Missionnaires de la miséricorde divine
https://misericordedivine.fr/Homelie-de-mgr-Rey-pour-l,57
      Homélie de mgr Rey pour l’ordination sacerdotale de l’abbé Jean-Raphaël (...)

Homélie de mgr Rey pour l’ordination sacerdotale de l’abbé Jean-Raphaël Dubrule

"Ceci est mon corps, livré pour vous"

"Ceci est mon corps, livré pour vous", voici l’homélie donnée par monseigneur Dominique Rey a lorsqu’il a ordonné prêtre Jean-Raphaël Dubrule et sous-diacre Eloi Gillet à la cathédrale de Toulon le 22 septembre 2007.

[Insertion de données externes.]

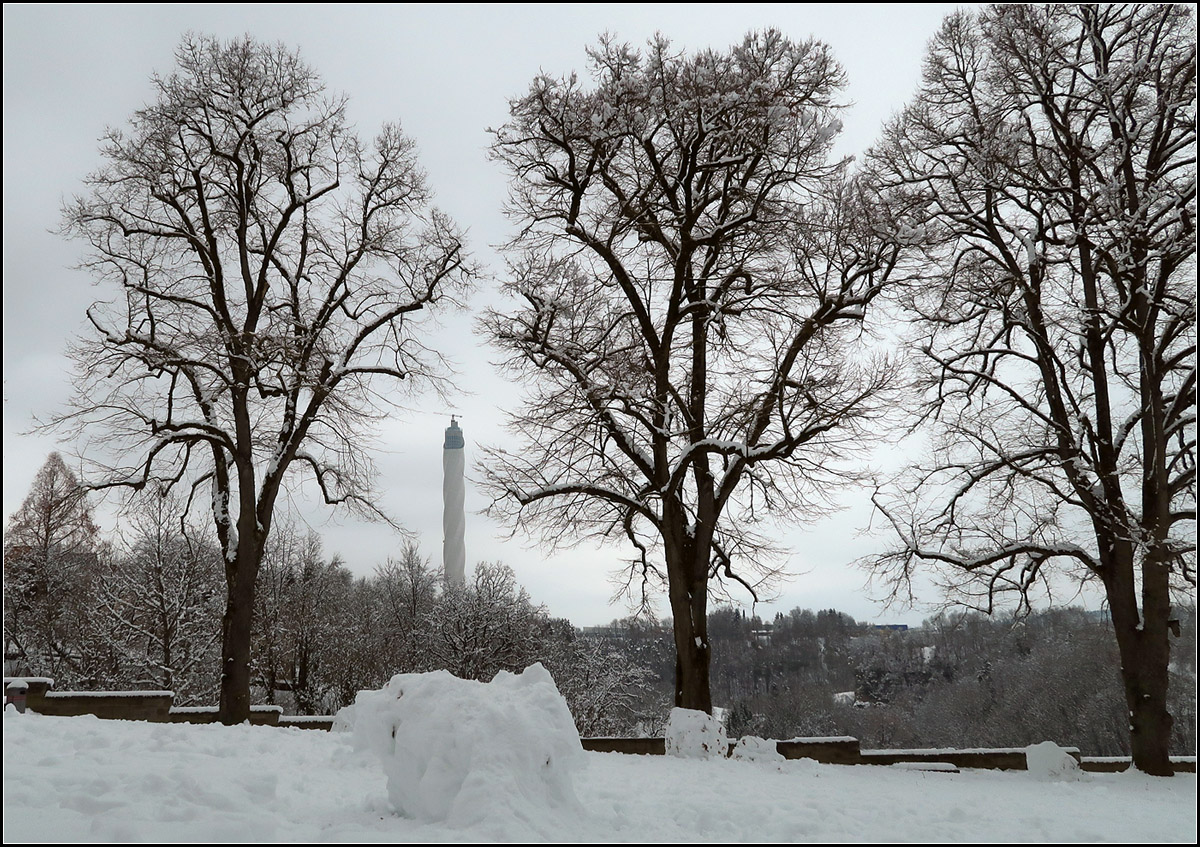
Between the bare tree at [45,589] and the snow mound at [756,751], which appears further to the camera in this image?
the bare tree at [45,589]

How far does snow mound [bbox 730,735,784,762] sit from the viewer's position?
11.6 m

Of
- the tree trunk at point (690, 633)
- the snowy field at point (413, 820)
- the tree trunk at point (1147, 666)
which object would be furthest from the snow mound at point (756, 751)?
the tree trunk at point (1147, 666)

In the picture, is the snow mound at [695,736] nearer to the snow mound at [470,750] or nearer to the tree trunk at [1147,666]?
the tree trunk at [1147,666]

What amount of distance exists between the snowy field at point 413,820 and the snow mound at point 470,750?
0.22ft

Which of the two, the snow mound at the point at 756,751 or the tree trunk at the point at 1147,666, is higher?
the tree trunk at the point at 1147,666

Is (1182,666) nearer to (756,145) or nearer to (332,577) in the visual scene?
(756,145)

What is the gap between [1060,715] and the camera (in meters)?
43.2

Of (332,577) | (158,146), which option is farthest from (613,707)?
(158,146)

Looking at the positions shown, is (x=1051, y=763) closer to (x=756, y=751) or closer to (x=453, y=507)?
(x=756, y=751)

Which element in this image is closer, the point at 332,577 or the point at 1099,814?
the point at 1099,814

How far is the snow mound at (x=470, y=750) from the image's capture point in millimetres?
5359

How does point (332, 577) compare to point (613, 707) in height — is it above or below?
above

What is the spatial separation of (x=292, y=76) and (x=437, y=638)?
2456cm

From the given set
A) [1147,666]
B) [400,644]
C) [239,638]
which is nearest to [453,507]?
[400,644]
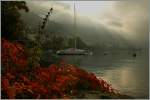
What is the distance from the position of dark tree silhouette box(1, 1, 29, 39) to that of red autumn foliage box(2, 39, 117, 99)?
2.4 inches

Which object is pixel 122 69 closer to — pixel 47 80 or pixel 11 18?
pixel 47 80

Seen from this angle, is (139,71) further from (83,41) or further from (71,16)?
(71,16)

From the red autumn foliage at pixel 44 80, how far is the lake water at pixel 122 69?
0.04 metres

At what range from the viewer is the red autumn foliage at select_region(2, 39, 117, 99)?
1963mm

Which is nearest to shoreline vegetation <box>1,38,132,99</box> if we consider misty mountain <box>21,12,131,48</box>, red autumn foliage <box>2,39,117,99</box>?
red autumn foliage <box>2,39,117,99</box>

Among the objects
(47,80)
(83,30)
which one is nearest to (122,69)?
(83,30)

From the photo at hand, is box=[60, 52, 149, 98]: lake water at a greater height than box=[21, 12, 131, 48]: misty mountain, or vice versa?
box=[21, 12, 131, 48]: misty mountain

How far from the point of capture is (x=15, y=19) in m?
2.00

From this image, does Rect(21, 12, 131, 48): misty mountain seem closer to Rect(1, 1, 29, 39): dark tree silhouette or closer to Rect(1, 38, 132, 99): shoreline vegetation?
Rect(1, 1, 29, 39): dark tree silhouette

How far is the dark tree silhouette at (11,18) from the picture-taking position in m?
1.99

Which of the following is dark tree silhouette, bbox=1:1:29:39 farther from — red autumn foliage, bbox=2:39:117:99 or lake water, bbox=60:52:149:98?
lake water, bbox=60:52:149:98

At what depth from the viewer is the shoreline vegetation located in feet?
6.46

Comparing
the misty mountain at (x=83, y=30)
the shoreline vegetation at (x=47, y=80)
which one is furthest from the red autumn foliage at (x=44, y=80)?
the misty mountain at (x=83, y=30)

On ne devient capable de salut qu’en offrant sa propre chair

« Il y a deux ans, le père Andréas Santoro, prêtre italien, missionnaire en Turquie, était assassiné dans son église tandis qu’il priait. Peu avant sa mort, il avait déclaré : "Je suis ici pour habiter parmi ce peuple et permettre à Jésus de le faire en prêtant ma chair. On ne devient capable de salut qu’en offrant sa propre chair. Le mal du monde doit être porté, et la douleur doit être partagée en l’absorbant jusqu’au bout dans sa chair, comme l’a fait Jésus."
Au cours de l’ordination presbytérale de ce jour, Raphaël est appelé à se donner à Dieu, jusque dans sa chair. Jésus a revêtu notre chair, il nous invite à lui donner la nôtre. Cette offrande de notre chair n’est jamais aussi manifeste que dans la liturgie eucharistique, lorsque nous reprenons les paroles du Mémorial : "Ceci est mon Corps, livré pour vous"..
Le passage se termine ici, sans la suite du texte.